| The request |
In the records below, how many lines contain the string "nose"? Reply with the number only.

| Listing |
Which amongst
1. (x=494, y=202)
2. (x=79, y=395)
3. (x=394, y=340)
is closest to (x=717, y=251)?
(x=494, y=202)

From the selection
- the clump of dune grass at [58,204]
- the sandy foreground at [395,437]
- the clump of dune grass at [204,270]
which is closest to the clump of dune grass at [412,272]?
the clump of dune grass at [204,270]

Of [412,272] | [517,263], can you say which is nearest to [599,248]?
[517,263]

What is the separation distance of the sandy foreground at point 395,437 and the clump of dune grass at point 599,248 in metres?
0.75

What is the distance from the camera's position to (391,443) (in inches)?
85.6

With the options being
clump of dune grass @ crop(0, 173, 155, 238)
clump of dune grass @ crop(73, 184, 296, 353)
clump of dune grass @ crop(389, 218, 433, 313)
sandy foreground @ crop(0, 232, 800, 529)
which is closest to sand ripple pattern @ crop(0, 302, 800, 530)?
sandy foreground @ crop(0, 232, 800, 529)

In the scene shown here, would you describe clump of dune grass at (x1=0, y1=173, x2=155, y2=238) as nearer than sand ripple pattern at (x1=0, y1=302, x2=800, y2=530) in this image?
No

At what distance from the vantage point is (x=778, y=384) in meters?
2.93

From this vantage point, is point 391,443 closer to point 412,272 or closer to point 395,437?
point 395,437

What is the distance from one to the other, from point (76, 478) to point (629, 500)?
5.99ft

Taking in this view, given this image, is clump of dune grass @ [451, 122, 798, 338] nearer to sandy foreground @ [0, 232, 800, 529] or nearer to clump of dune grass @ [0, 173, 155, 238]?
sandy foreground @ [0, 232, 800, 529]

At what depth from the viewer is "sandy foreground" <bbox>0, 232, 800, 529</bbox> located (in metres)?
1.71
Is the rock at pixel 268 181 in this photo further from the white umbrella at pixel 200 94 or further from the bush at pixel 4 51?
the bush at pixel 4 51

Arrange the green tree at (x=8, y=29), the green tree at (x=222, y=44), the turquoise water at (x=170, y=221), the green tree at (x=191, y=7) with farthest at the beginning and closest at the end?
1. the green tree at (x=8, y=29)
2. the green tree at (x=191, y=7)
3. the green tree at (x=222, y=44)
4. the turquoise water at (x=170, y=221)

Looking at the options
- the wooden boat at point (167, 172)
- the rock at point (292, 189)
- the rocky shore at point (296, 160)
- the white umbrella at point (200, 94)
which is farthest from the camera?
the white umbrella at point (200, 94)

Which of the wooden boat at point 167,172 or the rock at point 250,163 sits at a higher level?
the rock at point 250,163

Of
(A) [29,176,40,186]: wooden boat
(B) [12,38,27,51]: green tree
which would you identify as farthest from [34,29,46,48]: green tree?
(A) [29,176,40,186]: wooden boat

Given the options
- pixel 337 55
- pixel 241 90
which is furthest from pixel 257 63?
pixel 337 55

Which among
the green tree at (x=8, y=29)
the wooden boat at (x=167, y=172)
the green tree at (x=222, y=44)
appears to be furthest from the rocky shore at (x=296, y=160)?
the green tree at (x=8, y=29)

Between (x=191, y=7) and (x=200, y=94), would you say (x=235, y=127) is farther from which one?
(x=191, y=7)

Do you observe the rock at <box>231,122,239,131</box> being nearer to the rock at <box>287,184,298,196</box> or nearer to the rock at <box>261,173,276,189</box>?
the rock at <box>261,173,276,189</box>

* * *

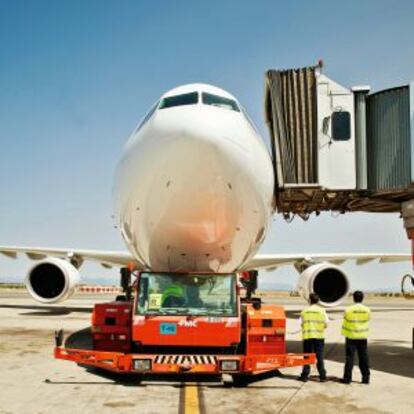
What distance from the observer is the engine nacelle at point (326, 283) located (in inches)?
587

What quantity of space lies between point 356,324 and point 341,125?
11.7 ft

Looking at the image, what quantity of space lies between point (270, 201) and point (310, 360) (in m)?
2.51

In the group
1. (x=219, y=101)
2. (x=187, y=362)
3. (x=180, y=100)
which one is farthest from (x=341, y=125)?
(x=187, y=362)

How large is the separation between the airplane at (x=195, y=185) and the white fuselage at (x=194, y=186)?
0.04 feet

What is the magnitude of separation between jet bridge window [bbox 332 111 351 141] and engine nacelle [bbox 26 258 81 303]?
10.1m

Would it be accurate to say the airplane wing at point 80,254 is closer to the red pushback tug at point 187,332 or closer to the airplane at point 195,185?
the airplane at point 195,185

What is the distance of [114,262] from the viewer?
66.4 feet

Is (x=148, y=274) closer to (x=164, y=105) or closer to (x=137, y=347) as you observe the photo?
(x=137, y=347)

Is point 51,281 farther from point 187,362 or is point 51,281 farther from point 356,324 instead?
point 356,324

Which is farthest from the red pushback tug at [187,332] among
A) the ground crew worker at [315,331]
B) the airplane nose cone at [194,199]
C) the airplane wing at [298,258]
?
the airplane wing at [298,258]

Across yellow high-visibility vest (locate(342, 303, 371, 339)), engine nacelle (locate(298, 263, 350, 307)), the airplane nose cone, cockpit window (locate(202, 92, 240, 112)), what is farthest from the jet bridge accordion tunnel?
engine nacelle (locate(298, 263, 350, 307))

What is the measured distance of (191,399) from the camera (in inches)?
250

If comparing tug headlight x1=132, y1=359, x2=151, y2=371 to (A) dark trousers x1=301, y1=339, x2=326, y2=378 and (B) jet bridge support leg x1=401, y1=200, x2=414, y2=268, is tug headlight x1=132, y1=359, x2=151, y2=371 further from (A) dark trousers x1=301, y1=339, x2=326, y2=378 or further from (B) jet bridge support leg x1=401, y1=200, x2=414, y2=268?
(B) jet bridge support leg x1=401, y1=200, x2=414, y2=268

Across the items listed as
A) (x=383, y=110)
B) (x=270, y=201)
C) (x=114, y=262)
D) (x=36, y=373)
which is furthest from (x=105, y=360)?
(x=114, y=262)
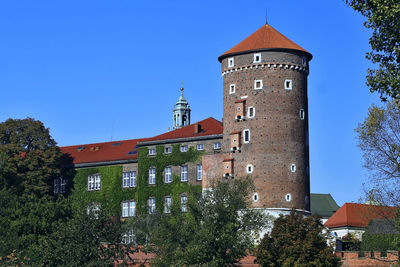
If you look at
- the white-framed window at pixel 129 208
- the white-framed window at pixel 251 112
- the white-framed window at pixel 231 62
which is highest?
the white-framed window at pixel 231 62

--

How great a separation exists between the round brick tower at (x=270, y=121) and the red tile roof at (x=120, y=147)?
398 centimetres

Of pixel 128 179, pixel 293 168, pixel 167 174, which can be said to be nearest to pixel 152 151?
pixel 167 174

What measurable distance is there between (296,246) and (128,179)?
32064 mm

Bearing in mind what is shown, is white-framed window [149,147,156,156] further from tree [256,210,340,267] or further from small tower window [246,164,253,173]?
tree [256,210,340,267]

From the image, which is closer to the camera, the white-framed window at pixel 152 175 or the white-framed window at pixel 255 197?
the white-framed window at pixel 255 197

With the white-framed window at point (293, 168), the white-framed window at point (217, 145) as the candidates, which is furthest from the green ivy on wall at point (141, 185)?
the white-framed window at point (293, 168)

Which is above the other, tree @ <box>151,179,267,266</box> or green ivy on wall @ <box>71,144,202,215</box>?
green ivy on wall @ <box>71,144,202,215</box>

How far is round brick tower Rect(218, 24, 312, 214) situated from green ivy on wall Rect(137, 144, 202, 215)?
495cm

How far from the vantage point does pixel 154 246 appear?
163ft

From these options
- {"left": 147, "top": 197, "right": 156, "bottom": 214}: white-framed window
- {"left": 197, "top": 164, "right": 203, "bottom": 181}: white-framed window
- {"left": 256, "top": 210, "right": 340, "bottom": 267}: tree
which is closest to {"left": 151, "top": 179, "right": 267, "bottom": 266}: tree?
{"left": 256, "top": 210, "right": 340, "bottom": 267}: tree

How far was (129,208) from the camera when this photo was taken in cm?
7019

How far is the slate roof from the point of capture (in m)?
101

| Final result |
2